The first iteration of The Bitcoin Academy – Jack Dorsey and Jay Z’ (Shawn Carters) ‘s Bitcoin education program – has come to a close.
After 12 weeks, the initiative ended by airdropping $1000 in Bitcoin to all participants who opted to receive a grant.
Jack and Jay Z’s Parting Gift
As reported by Business Insider, the entire program, including the final airdrop, was personally funded by both Jay-Z and Jack Dorsey. Though it’s unclear exactly how many people received the airdrop, an email from Jay’s mother revealed that the program was attended by over 350 Marcy residents.
“Marcy residents showed up,” she said. “What also matters is providing the necessary resources such as dinner, childcare, devices, internet access, dedicated staff and instructors so that as many people as possible could participate in person and online.”
The Bitcoin Academy was announced in early June as an in-person program for delivering Bitcoin education and resources to the residents of Marcy Houses, New York – where Jay Z grew up. It lasted from June 22nd until September 7th.
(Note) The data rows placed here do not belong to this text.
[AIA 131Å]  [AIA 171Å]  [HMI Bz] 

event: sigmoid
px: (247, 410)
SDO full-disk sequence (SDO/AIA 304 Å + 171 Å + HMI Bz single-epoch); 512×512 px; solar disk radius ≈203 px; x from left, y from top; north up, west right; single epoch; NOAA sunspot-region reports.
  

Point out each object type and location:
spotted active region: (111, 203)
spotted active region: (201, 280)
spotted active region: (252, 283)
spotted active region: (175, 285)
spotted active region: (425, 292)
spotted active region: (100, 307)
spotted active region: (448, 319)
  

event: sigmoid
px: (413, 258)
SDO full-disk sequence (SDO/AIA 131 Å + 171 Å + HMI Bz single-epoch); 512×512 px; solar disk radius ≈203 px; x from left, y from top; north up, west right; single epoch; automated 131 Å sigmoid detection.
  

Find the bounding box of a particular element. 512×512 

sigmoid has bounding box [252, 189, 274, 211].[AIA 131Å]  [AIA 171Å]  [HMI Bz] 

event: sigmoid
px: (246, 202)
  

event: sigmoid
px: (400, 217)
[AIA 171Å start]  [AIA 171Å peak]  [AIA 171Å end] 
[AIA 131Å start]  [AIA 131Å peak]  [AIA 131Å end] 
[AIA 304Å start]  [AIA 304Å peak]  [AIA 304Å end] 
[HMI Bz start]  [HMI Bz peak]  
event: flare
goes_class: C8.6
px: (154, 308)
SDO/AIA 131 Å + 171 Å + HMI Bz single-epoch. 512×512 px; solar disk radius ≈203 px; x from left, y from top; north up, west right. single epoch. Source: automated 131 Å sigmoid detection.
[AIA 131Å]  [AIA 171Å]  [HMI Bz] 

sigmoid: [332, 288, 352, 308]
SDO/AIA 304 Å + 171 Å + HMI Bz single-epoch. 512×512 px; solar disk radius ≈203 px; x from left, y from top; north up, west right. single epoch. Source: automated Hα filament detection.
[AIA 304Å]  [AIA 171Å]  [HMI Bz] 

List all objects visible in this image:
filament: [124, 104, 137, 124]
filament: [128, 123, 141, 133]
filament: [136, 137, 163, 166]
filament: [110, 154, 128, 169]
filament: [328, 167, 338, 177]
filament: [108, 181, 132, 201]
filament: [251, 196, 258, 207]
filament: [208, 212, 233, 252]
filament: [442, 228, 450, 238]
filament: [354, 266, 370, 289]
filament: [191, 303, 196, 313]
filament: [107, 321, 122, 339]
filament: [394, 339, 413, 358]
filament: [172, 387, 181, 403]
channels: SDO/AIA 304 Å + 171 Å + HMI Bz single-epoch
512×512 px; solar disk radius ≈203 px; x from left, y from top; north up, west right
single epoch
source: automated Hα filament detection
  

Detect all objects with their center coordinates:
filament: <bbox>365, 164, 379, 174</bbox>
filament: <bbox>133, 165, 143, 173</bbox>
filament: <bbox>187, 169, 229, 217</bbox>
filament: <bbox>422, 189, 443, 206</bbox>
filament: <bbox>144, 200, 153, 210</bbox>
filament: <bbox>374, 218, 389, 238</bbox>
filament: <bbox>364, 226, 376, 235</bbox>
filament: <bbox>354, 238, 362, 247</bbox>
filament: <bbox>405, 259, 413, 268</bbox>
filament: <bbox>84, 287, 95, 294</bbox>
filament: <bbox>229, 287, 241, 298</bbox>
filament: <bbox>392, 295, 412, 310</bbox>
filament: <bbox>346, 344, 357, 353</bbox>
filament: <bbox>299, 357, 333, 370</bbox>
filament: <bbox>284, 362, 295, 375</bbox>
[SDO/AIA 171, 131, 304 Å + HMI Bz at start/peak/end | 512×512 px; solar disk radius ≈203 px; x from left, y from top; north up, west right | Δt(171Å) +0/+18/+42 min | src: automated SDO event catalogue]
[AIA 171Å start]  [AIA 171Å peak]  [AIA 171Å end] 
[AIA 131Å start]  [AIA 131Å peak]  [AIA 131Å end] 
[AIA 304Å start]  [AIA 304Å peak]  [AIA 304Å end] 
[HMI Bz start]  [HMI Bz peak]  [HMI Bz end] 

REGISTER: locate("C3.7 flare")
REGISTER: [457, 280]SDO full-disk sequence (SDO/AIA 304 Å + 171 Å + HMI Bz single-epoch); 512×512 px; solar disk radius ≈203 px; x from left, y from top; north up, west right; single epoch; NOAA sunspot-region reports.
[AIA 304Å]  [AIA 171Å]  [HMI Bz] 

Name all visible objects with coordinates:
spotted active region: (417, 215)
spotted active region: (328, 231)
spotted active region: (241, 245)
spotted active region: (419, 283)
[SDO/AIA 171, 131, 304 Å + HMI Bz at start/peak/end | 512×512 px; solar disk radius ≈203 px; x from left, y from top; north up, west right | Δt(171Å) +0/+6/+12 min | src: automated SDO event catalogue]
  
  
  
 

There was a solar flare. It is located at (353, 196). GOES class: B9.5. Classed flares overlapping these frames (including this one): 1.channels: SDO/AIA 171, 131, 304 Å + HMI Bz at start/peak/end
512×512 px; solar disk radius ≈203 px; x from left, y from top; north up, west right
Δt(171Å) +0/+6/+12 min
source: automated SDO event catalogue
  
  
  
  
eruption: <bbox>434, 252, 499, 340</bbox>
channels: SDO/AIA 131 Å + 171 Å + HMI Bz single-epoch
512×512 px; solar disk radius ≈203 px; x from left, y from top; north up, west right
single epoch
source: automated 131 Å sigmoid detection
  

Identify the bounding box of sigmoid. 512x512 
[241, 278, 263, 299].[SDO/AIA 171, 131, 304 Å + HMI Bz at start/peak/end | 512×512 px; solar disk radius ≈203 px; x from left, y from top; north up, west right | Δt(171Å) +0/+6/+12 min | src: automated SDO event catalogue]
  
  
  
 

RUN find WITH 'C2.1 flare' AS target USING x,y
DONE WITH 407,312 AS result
At the time, the organizers were transparent about participants receiving various rewards, including free MiFi devices, one-year data plans, and smartphones. Other benefits, such as the free childcare provided by the program, enticed certain residents to attend. The Bitcoin gift, however, was a last-minute surprise.
What the Program Taught
Some of the courses covered by the event included titles like “Wealth Building and Assets,” “Why Decentralization Matters,” “Staying Safe from Scammers,” “Bitcoin & Taxes,” and “Careers in Crypto,” as well as others. All courses were recorded and remain available online – but only for Marcy residents.
“A lot of times, the information doesn’t get to our community,” explained Lamar Wilson, an Academy instructor and founder of Black Bitcoin Billionaire. “Not because people are being intentionally discriminatory, it’s because they’re not being intentional about getting the information there.”
As he noted, many of the residents were able to understand even complex and technical concepts like Bitcoin mining once they were explained to them. They were also taught about how Bitcoin can be used as a tool for building “generational wealth,” which resonated with many attendees.
Wilson, in particular, was intrigued by how Bitcoin can be a tool for historically oppressed groups to protect their wealth from confiscation. One Marcy resident – Mariela Regalado – recognized Bitcoin as a tool that can help secure a financial future for her daughter.
“I’m stacking stacks for her, and I probably wasn’t gonna be able to say that back in June before the Academy, but now I can, because now I know what all that means,” she said.
Both Wilson and Regalado stressed that students of the academy were in no way pressured to buy or trade Bitcoin but were simply educated on it. “It always felt like we’re at a family dinner, and like that cousin that discovered Bitcoin is telling everybody else about it,” said Regalado.